Imaginé qué otras circunstancias podrían hacer el shock más grande. Qué mayor cambio, entre uno y otro lugar del planeta, podría ser más impactante. Qué contraste alcanzaría adjetivos superlativos como este, entre dejar de arrastrar un macuto polvoriento por los carreteras africanas, a bordo de mini buses sin puertas ni cinturones ni prisa, expuesto a la malaria que por algún momento pensé haberme traído de África y, unas horas después, ir de compras para no sucumbir al frío invernal de Manhattan por la Quinta Avenida, cruzando por la catarsis lumínica que siempre me pareció Times Square y pagar, atónito, la cantidad en dólares sensiblemente superior a lo acostumbrado a desembolsar en África por una coca-cola, por un sándwich, por un recorrido en taxi y no en tuc-tuc, que ojalá aquí los hubiera. De la jungla de Zanzíbar a la jungla de acero, cristal y luces de neón. De los mangos que esperan en los árboles a los taxis que se piden desde el Iphone. Y me costó encontrar ejemplos equivalentes.

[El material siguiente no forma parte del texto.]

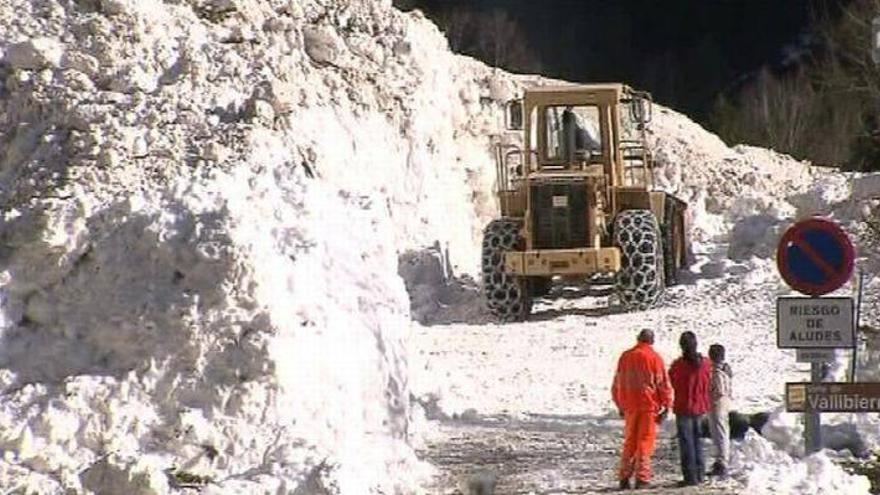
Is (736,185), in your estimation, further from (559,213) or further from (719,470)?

Cuando en vuelo regular surqué el cielo de New York me esperaban dos pies en el suelo que sí se acordaban de mi. Ella hizo que el shock se absorbiera con optimismo; que el contraste se asumiera a golpe de pedaladas por la Gran Manzana, subido a mi brillante nueva bici de segunda mano; que las imágenes de África se solaparan con toda la naturalidad que es posible a las de la presunta capital del planeta; que elfrío se superara, aunque treinta y seis grados de diferencia fueran demasiados como para poder evitar el primer resfriado en siete meses; que las chanclas pudieran descansar y el macuto tuviera el primero de sus muchos días de vacaciones, tras haberlo dado todo en los peores y también más hermosos lugares del continente africano; y que las ansias de cruzar ese lugar de sur a norte tuvieran un digno destino alternativo en este punto del mapa, en esta urbe situada en el mismo paralelo que Madrid pero notoriamente más fría que ésta. Una ciudad donde me esperaban. Un lugar, quizá, donde quedarse.Nota: la fecha original de publicación de esta entrada es el 22 de marzo de 2013.